これに対して、モミジのように赤くなる葉は、秋になって、初めて、赤い色素が葉の中に作られるのです。赤い色素は、よく日光に当たって、しかも昼と夜の温度差が大きいほど、葉の中にたくさん作られます。平地よりも山の紅葉が美しいのはこのためです。また、葉の中には、サクラのように、部分的に色が変わる葉もあり、同じ葉のなかに、赤いところや黄色いところができることがあります。
落葉樹(らくようじゅ)と呼ばれる木は、夏の間、葉に日光をいっぱい受け、二酸化炭素を取り入れ、養分を作り、外へ酸素を出しています。しかし、気温が下がり、日光の当たり方が弱くなると、葉を落とし、眠ったようになって冬を越そうとしま
す。そして落葉する頃には、来年の春のために、冬芽とよばれる芽を、用意します。野外の木で、冬芽の様子を観察してみてください。
落葉は、葉の中に溜まった、木にとって有害なものやいらなくなったものを、体の外に出してしまうという働きもあります。ですから排気ガスなどで汚れた場所では、木の種類によっては、一年に何回も落葉することがあります。

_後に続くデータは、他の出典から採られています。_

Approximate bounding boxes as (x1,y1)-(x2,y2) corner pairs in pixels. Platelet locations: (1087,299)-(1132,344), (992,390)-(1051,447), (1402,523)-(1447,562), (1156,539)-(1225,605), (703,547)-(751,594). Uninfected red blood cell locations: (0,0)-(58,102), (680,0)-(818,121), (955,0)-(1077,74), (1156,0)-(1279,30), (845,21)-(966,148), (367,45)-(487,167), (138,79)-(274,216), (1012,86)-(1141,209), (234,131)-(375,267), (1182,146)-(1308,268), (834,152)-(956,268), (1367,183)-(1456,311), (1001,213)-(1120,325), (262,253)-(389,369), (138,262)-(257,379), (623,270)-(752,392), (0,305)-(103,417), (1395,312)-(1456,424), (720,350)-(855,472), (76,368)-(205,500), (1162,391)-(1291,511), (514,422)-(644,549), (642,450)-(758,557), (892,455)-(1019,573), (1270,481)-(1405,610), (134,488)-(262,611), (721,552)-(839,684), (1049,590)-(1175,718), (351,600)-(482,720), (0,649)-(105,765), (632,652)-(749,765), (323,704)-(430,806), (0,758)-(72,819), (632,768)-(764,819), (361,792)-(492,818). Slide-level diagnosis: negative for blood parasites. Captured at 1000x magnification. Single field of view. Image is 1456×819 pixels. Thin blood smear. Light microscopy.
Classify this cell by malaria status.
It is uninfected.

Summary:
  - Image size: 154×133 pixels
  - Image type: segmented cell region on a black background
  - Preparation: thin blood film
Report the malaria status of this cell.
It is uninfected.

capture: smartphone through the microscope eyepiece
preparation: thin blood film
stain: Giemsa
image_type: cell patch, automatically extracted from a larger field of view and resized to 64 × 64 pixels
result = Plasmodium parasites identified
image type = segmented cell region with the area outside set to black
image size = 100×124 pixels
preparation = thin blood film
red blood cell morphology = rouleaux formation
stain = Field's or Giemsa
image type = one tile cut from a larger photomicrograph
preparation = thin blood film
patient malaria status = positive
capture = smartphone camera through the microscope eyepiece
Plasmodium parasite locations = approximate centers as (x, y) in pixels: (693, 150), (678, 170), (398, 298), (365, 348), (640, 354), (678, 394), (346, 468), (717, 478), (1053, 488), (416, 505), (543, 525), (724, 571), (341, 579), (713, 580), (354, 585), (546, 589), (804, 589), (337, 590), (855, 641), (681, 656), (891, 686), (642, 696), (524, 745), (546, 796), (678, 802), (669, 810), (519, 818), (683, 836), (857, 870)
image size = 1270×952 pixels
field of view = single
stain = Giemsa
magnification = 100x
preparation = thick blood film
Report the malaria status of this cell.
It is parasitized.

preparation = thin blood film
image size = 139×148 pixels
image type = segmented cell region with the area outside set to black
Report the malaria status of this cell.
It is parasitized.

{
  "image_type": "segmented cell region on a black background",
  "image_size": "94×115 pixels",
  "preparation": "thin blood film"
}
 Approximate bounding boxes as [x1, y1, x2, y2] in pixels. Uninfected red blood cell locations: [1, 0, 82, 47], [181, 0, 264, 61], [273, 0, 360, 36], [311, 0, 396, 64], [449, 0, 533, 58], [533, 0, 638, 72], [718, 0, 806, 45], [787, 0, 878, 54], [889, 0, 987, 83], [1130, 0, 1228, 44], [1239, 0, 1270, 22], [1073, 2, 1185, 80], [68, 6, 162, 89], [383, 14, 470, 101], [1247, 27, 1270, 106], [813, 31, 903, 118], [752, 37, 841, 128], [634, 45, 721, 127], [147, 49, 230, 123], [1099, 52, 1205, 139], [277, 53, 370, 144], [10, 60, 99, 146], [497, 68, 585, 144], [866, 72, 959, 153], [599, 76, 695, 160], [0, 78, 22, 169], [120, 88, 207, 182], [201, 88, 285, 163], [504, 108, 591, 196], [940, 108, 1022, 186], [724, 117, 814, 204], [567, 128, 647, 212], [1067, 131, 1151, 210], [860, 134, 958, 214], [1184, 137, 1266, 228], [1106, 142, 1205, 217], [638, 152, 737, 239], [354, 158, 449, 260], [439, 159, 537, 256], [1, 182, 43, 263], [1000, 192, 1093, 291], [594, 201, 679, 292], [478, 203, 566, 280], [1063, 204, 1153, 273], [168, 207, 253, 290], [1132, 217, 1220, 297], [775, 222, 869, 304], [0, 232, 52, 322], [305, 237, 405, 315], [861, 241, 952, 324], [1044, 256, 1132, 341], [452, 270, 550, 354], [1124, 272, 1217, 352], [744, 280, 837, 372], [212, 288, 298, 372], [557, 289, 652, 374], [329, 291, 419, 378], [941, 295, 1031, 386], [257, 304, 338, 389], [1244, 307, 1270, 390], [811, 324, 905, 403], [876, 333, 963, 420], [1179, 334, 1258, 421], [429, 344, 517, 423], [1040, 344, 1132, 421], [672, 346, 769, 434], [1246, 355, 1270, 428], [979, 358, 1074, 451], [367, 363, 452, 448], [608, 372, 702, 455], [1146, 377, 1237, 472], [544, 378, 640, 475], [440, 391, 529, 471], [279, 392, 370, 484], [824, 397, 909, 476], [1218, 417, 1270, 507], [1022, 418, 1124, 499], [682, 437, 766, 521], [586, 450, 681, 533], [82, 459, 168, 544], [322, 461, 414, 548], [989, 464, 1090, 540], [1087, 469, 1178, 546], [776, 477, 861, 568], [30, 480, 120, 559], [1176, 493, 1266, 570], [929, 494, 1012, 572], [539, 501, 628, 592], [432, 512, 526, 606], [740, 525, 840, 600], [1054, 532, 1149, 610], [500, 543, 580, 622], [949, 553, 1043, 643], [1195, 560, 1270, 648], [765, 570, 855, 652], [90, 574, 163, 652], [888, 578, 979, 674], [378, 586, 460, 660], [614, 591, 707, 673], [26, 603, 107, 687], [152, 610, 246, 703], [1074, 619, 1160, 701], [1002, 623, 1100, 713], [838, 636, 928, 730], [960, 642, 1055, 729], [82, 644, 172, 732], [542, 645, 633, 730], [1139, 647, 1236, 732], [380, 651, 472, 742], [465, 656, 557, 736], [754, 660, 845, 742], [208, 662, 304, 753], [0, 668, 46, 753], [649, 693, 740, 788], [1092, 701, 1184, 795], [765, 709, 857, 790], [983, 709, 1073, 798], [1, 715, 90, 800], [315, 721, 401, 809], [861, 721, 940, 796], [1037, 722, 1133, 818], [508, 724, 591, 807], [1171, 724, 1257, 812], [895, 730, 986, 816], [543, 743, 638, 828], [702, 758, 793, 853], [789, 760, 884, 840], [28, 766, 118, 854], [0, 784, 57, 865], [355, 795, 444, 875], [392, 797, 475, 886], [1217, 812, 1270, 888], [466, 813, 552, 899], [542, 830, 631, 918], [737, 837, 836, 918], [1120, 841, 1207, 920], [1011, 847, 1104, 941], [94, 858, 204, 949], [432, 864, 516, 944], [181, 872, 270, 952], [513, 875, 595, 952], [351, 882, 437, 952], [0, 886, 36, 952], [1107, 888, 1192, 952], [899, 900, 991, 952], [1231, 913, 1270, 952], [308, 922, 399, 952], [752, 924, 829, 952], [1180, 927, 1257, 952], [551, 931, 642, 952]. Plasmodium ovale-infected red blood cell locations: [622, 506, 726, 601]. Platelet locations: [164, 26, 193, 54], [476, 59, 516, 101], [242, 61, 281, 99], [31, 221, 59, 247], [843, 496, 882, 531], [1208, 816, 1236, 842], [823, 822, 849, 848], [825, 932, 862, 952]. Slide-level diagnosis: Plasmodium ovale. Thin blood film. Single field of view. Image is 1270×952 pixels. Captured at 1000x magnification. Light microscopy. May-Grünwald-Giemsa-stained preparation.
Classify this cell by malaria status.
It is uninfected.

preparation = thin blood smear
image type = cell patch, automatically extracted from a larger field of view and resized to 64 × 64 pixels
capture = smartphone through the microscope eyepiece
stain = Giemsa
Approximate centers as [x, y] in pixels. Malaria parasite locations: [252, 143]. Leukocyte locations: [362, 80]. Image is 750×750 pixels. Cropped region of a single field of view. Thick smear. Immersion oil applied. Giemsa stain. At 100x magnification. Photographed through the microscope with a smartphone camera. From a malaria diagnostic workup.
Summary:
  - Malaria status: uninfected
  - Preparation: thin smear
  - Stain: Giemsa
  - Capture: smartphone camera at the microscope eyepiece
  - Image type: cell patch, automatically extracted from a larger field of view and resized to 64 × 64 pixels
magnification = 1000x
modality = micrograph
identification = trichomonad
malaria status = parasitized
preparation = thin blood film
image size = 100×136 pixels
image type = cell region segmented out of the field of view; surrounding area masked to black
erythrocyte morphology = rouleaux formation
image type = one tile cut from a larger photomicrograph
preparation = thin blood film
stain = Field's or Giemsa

ところで木のなかには、アオキやアカマツなどのように、冬でも落葉しない、常緑樹(じょうりょくじゅ)とよばれる木があります。木の下には枯葉がいっぱい積もっていますから、常緑樹の木の葉も、古くなると順番に落ちていることがわかります。しかし落葉樹のように、一斉に落ちるというわけではないので、それが分かりにくいのです。(T.Y.)